Unlocked Cell Phones: What's the Risk?
Jackie here. Smartphones are a big investment, and when consumers switch from one cell phone provider to another, we often want to bring our devices with us. In order to do this, a cell phone must be “unlocked” – a process which enables a phone to be used on any carrier network. It sounds simple, but in actuality the legalities and security risks of unlocked phones make the matter a little more complex.
Are Unlocked Phones Legal?
If you follow the news you may have seen coverage regarding recent changes to phone unlocking laws. Since January, unlocking phones has been an illegal practice when you get the phone as part of a contract with a wireless provider. Wireless providers offer phones at a significant discount to consumers when you sign up for a contract attached to the phone – and as many of us know, breaking the contract is expensive. Currently, unlocking these phones from wireless carriers is illegal and punishable by fines and possible imprisonment.

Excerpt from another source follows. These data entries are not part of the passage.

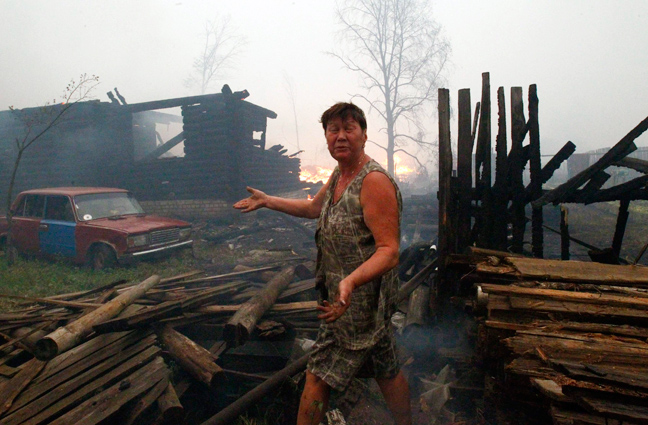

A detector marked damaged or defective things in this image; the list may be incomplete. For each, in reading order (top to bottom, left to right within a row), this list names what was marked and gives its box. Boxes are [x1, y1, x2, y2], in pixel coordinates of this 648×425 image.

burned wooden debris [0, 264, 322, 422]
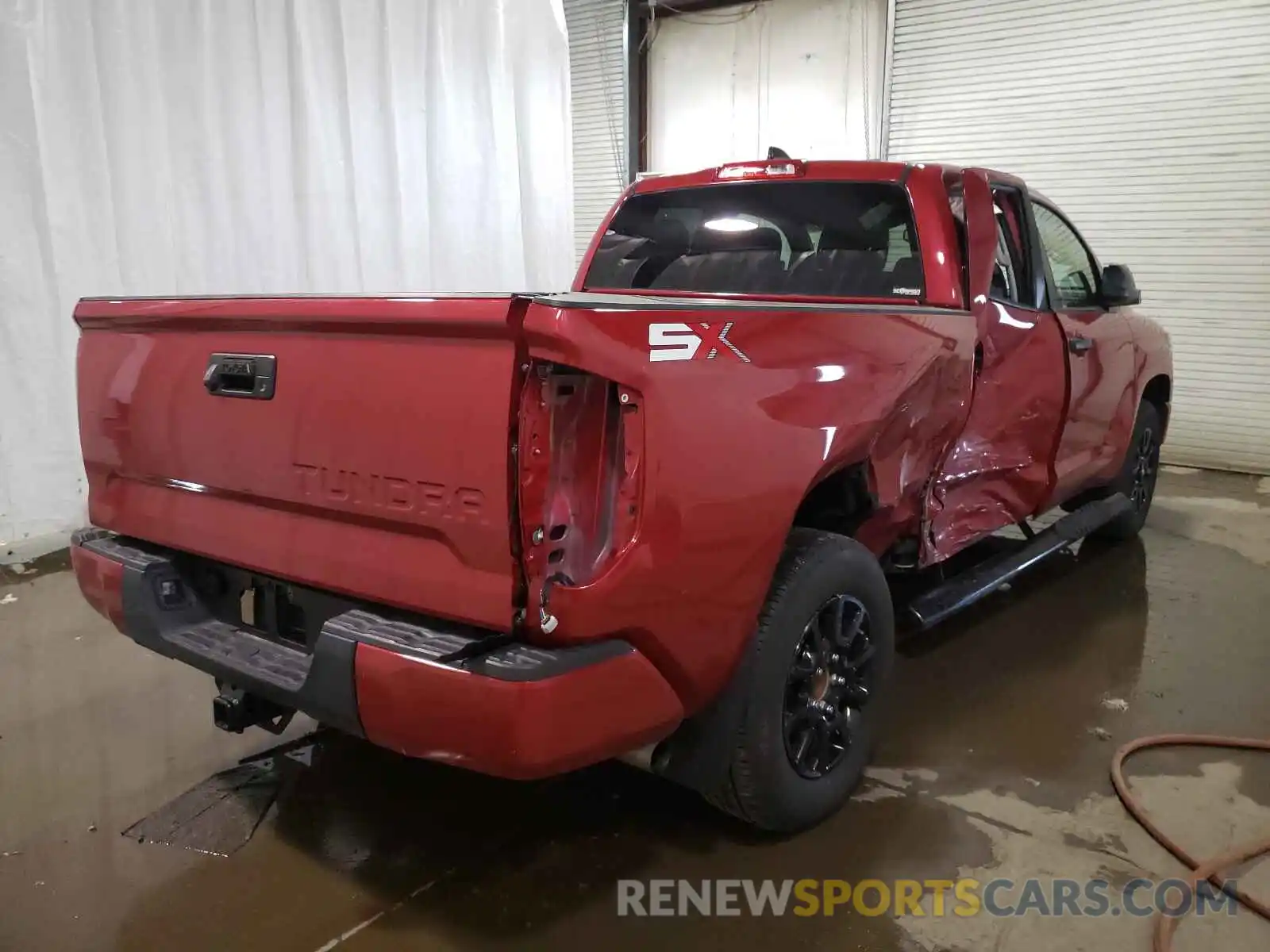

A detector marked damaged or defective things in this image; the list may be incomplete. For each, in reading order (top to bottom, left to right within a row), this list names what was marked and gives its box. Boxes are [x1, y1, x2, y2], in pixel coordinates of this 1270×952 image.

damaged rear quarter panel [521, 301, 978, 711]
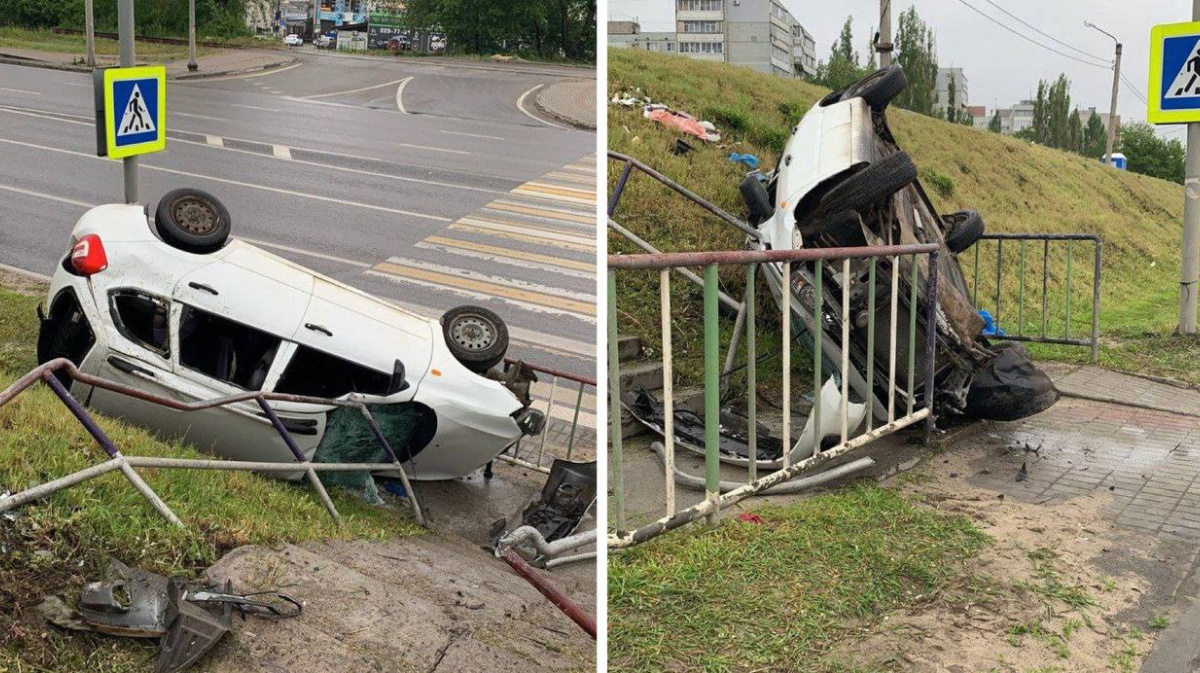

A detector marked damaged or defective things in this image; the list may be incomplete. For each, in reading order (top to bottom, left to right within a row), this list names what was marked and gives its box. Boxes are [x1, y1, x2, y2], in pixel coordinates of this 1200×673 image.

broken car window [108, 287, 170, 357]
bent metal railing [0, 359, 429, 527]
broken car window [177, 304, 278, 388]
wrecked white car on railing [36, 187, 544, 477]
overturned white car [37, 190, 544, 477]
broken car window [274, 345, 391, 398]
bent metal railing [492, 357, 595, 472]
bent metal railing [609, 243, 936, 549]
bent metal railing [969, 232, 1099, 362]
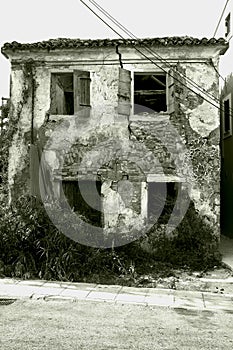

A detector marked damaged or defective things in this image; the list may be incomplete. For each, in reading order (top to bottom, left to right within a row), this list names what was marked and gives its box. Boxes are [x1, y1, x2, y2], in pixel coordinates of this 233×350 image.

broken window shutter [73, 70, 91, 117]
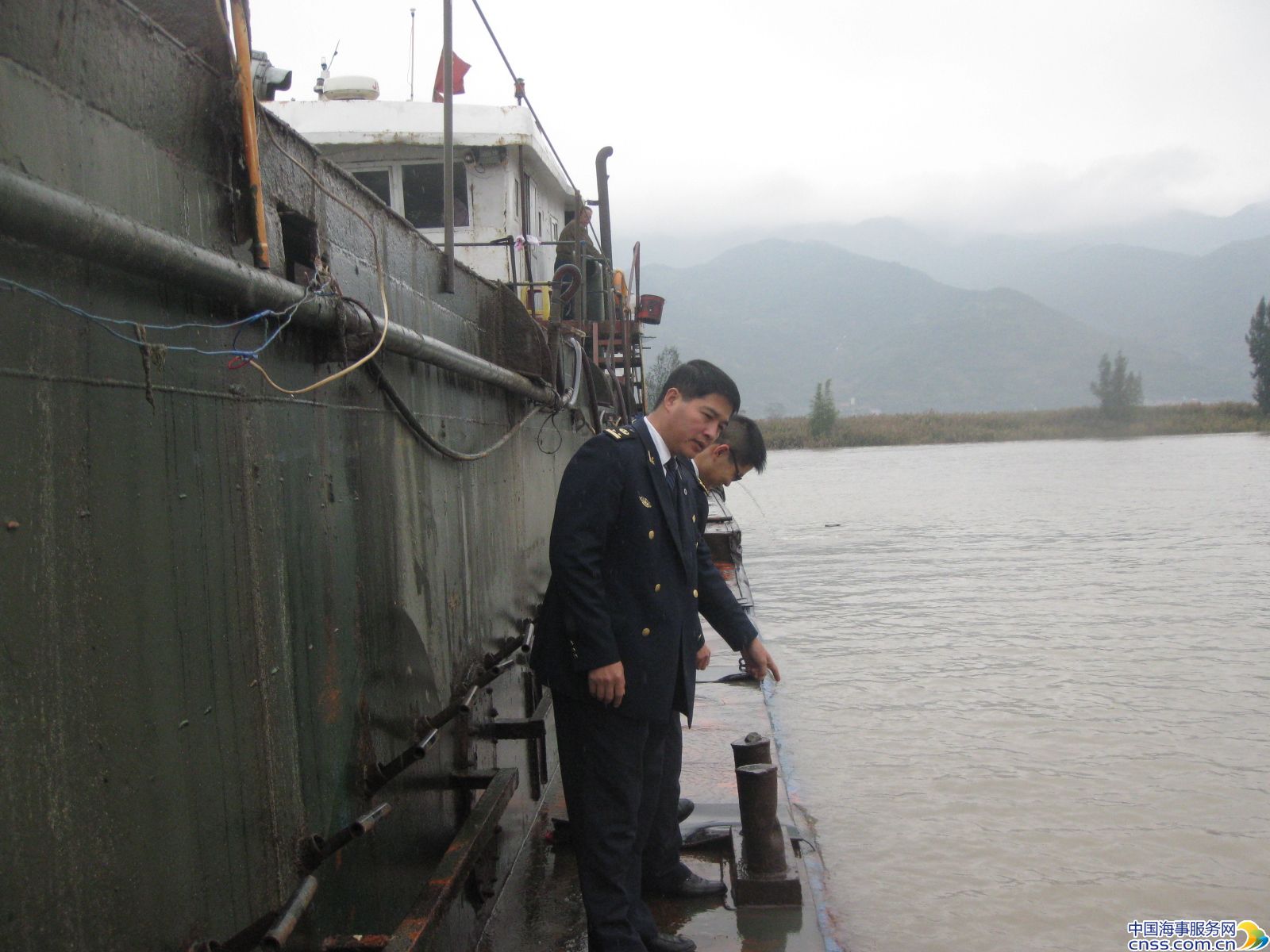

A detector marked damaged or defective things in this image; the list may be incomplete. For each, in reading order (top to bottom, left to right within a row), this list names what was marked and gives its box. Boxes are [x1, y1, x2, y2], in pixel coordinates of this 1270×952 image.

rusted ship hull [0, 3, 613, 946]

The House of Representatives is working on a bill known as the Unlocking Technology Act of 2013that would allow phone unlocking. If this bill passes, consumers will be able to take their favorite phones, like the iPhone or the Blackberry Z10, to any network they choose.
Are Unlocked Phones Safe?
Unless you buy a phone that is not tied to a wireless carrier contract (usually at at full retail price), unlocking a phone without manufacturer permission requires that the phone first undergo a process known as “jailbreaking”. The process can decrypt private data and may leave a phone unprotected from malware and security attacks.